The result of the doctor's examination was quickly told, and not of great interest. He had been called by the police and found the young woman dying from a deep wound under the breast, which had penetrated to the heart, the result of a savage blow with some long, thin, and very sharp instrument. The girl was not dead when he first saw her, but she expired about ten minutes afterwards.

"I should think that the weapon used was a knife with a very sharp, triangular blade judging from the wound," the spruce-looking doctor explained. "The police, however, have failed to discover it."

The words of the witness held me dumbfounded.

"Have you ever met with knives with triangular blades, doctor?" inquired the coroner.

"Oh, yes!" was the reply. "One sees them in collections of mediæval arms. In ancient days they were carried almost universally in Southern Europe – the blade about nine inches long, and sometimes perforated. Along the blade, grease impregnated with mineral poison was placed, so that, on striking, some of the grease would remain in the wound. This form of knife was most deadly, and in Italy it was known as a misericordia."

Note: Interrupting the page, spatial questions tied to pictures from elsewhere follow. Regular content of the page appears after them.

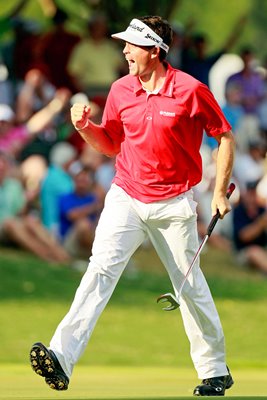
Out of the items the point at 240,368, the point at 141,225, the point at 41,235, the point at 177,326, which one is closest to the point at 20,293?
the point at 41,235

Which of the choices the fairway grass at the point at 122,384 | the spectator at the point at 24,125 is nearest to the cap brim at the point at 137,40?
the fairway grass at the point at 122,384

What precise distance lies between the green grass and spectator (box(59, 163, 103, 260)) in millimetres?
380

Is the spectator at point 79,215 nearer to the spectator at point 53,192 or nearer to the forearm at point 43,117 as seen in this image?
the spectator at point 53,192

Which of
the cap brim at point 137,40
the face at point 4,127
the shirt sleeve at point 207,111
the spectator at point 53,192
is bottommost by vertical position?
the spectator at point 53,192

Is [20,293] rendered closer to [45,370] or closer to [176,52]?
[176,52]

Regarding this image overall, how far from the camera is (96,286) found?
926cm

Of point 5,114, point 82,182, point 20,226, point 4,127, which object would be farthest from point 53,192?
point 5,114

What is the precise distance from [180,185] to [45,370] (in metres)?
1.47

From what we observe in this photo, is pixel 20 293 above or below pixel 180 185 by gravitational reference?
below

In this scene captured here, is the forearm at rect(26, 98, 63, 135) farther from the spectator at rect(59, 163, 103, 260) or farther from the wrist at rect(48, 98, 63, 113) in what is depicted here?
the spectator at rect(59, 163, 103, 260)

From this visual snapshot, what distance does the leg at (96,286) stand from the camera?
920cm

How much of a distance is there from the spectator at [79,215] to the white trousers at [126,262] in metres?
7.96

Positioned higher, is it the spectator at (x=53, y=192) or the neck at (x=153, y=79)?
the neck at (x=153, y=79)

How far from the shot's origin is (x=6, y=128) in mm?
18125
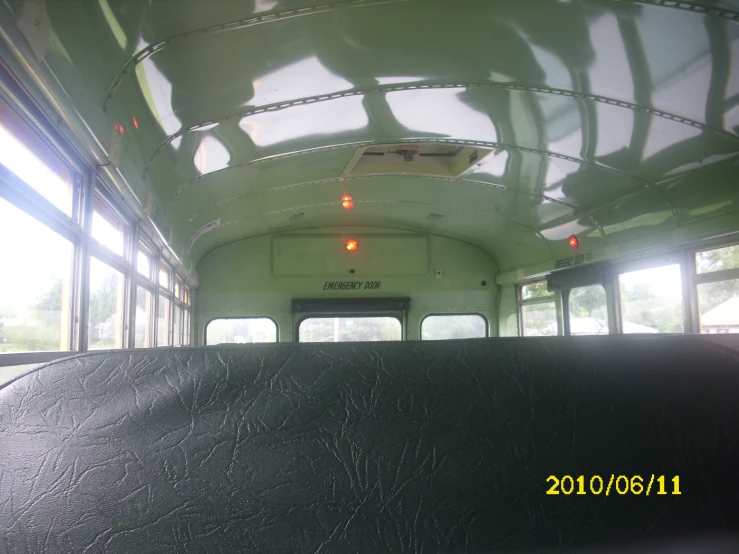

I sat there listening with open mouth. Why? Because I knew where one of those curious knives had been – one with a carved handle of cracked, yellow ivory. I had often taken it up and looked at the coat of arms carved upon the ivory – the shield with the six balls of the princely house of the Medici.

"And in your opinion, doctor, the deceased came by her death from a blow from such a weapon as you describe?" the coroner was asking.